Crasher rummaged around on his desk. “Here,” he said. “Here’s a picture of him in the paper.”

“How awful. And who is that in the cowboy hat?”

“An American senator who is shortly coming on an official visit. He was governor of the very state your boy friend comes from, as a matter of fact.”

“My husband,” she said.

“Well, one never knows what word to use nowadays,” said Crasher, with a belch.

“Can a person go and talk to that man who’s head of the government? He does speak Swedish, doesn’t he?”

“Yes, but it would still be difficult. He doesn’t receive just anyone, except just before an election. But one can draw up a writ, which means sending a letter.”

“I couldn’t do that,” she said resignedly.

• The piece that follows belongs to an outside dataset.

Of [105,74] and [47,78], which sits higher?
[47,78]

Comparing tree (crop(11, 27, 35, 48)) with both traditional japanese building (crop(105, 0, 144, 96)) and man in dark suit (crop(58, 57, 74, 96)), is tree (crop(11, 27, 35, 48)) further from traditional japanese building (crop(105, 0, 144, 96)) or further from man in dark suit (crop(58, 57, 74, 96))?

“But I could,” said Crasher.

From the bowels of his remarkable desk, Hedobald Braxén unfolded a flap on which an ancient Underwood was mounted. He pushed two pieces of typing paper with a carbon paper between them into the machine, then started typing easily and nimbly.

“Won’t it be very expensive?” said Rebecka uncertainly.

“As I see it, it’s like this,” said Crasher. “If someone who is really guilty of something criminal or who injures society can receive free legal aid, then a person who is totally innocent should certainly not have to pay expensive lawyer’s fees.”

He glanced through the letter, gave the original to Rebecka and put the copy away in a file.

“What shall I do now?” she asked.

“Sign it,” said Braxén. “My address here is at the top of the paper.”

She signed it, her hand trembling a little, while Braxen addressed the envelope. Then he sealed the envelope, affixed a stamp showing a picture of their powerless king and gave her the letter.

“If you turn right when you go out of the building and then turn right again, you’ll find a mailbox.”

“Thank you,” she said.

“Goodbye, Ro … Rebecka. Where can I get hold of you?”

“Nowhere at the moment.”

“Then come back here. In a week’s time at the earliest. We cannot expect a reply before then.”

When she had closed the door behind her, Braxén folded the flap with the typewriter on it back again and lifted the mottled cat back onto his lap.

 13 

The tall, blond man had a British passport, made out in the name of a businessman called Andrew Black. He arrived in Sweden on the fifteenth of October and used the best possible entry, from Copenhagen via hydrofoil to Malmö, where the passport police, if they are even on duty, spend most of their time yawning and drinking coffee.